## Reading passage
'''

# Anyone with unexplained infertility trying naturally again after failed IVF???



## mrsc75

Hi girls.
Im in a bit of a limbo state at the moment.  My DH and I have decided that we arent going to have any more IVF after a bit of a disastrous three years.  I myself am convinced that in that three years if we hadn't messed around with it all so much and maybe had the opportunity for more baby dancing instead of all the procedures that we might not have ended up here.
We had already started looking into adoption but I have realised I'm not ready to stop thinking about trying for our own child yet and because its unexplained then maybe theres a chance for us.
I realise we will have to move on soon but this feels like my last year, I'm 40 in June. 
Has anyone else been down this road


----------



## Greengirl72

Hi, I'm off to the clinic tonight to talk about our failed only cycle of IVF, (only 1 egg, embryo A class but didn't work).  Unless some miracle conversation happens tonight we aren't really up for having another go...too much money that we don't have.  I have said DE to my ptr, but he isn't keen on it, and seems to prefer to think of the adoption route.  

As much as we would love to have our own child, I am old in fertility terms and the whole IVF is a throw of the dice.  You can do as much as possible to give your body the best shot, but if the egg or sperm aren't at their best, it is either a donor or another option.  Or having a lovely big fat bank account and just keep going until it sticks.  Friend got pregnant on the 7th go, but that was in Oz where they don't charge like here.  That is just it...you could get pregnant on the 1st or the 20th.  It is like gambling and we just can't justify so much money for this dream.  We are a happy couple and know that we will be happy with or without our own child.  So I guess the decision is a little easier for us.  If we didn't think we would be happy just the two of us, then we would be thinking differently about trying again.

I would have a look at DE before you close any door on IVF if you think you really want the experience of pregnancy and early motherhood.  I've got friends who have adopted and say it is the most rewarding and amazing experience, but they were ready to adopt. x


----------



## Greengirl72

Oh and should have said that we are going back to trying naturally.  It appears that I haven't ovulated (pee sticks) this month.  We did IVF last month. So we are back to trying naturally.  Because I had only 1 egg - no more than I would have normally - I think we have just as best shot as IVF as we have 'unexplained fertility'.  I also feel a lot healthier than before the IVF as I was so focused on my diet and general well being.


----------



## mrsc75

Hi Girls,
Thanks for your replies.
Just goes to show what an effect all of this has on us.  

Im back to looking at adoption now.  For us DE isnt an option as I've loads of bloody eggs they just won't stick.

'''

## Check your understanding
1) In the forum thread about trying naturally after failed IVF, copy the passage from "We had already" to "chance for us.", swapping "adoption" for "fostering".
2) Answer from the forum thread about trying naturally after failed IVF:
(a) How old will mrsc75 be in June?
(b) How many eggs did Greengirl72 get in her one IVF cycle?
(c) On which attempt did Greengirl72's friend get pregnant?
3) Continue the forum thread about trying naturally after failed IVF from its last post.
The records after this thread are separate material and have no connection to it.

## Data extract
'''

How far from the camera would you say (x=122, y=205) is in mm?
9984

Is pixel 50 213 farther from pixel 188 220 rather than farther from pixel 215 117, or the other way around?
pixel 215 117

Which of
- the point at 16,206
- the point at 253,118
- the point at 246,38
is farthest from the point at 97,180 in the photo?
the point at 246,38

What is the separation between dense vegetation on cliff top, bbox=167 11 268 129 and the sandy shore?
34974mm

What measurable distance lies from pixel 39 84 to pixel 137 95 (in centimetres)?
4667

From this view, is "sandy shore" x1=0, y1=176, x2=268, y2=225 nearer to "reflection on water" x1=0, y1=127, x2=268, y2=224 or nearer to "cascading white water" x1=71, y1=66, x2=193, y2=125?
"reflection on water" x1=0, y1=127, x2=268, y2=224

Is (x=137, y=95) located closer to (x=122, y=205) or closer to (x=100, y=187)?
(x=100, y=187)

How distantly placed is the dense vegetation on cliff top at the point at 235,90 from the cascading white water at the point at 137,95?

'''

## Responses
1)
We had already started looking into fostering but I have realised I'm not ready to stop thinking about trying for our own child yet and because its unexplained then maybe theres a chance for us.

2)
(a) 40
(b) One
(c) The seventh

3)
I know that if i had more IVF theres a pretty good chance one would stick one day (maybe two or three goes down the line though) but theres also a chance it wont. So other than a surprise miracle I think I need to accept that its unlikely I'll be a birth mother.  I do think that my eggs are old and thats why they wont stick either, im nearly 40 now so reaching a bit of a crossroads I think!

We are at the moment trying to enjoy life and concentrate on gathering a bit of info se we can decide which agency or LA we would like to go with.  

Good luck girls, unexplained infertility is the pits xxx


----------



## Ashaa

Hi all

Mrsc75 I am in a very similar situation, 
Unexplained  secondary infertility. Three failed IVfs. I want to try again but DH says we can't afford it anymore.  

Couldn't believe he didn't want to try again.  So now I don't have a choice and we are trying naturally. Four years  have passed  and my heart tells me at the age of 42  it is very unlikely  that I will become pregnant naturally.  I just don't have any other option.  Trying naturally is my only option. 

The last few months gave been hell. Trying to accept my DD won't have a sibling, it's choking me, periods of deep depression, numbness, followed by fleeting moments of acceptance. It's a vicious cycle. I just don't know how I live like this every day.  I don't feel human let alone a woman.  My DD keeps me sane. Thank goodness. 

Good luck with your choices.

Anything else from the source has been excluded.